= Provided entries =
+ + + + +
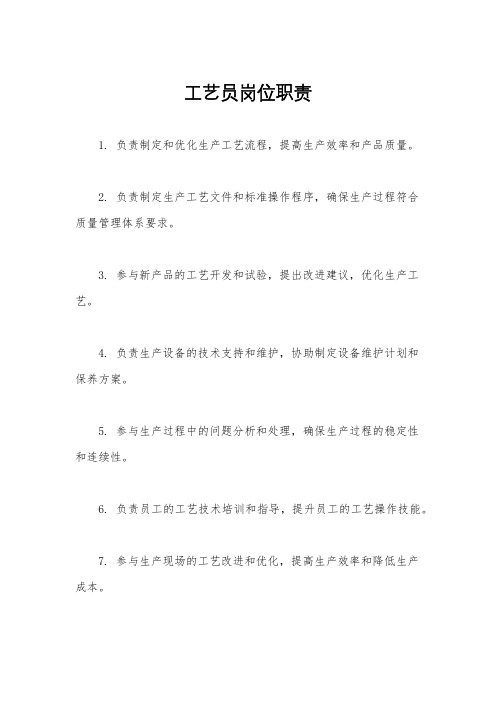 工艺员岗位职责

1. 负责制定和优化生产工艺流程，提高生产效率和产品质量。

2. 负责制定生产工艺文件和标准操作程序，确保生产过程符合质量管理体系要求。

3. 参与新产品的工艺开发和试验，提出改进建议，优化生产工艺。

4. 负责生产设备的技术支持和维护，协助制定设备维护计划和保养方案。

5. 参与生产过程中的问题分析和处理，确保生产过程的稳定性和连续性。

6. 负责员工的工艺技术培训和指导，提升员工的工艺操作技能。

7. 参与生产现场的工艺改进和优化，提高生产效率和降低生产成本。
+ + + + +
= Task item =
Starting at the line that contains "3. 参与新产品的工艺开发和试验，提出改进建议，优化生产工艺。", write out every line through the last one in the data above, exactly as it stands.

= Response to this task =
3. 参与新产品的工艺开发和试验，提出改进建议，优化生产工艺。

4. 负责生产设备的技术支持和维护，协助制定设备维护计划和保养方案。

5. 参与生产过程中的问题分析和处理，确保生产过程的稳定性和连续性。

6. 负责员工的工艺技术培训和指导，提升员工的工艺操作技能。

7. 参与生产现场的工艺改进和优化，提高生产效率和降低生产成本。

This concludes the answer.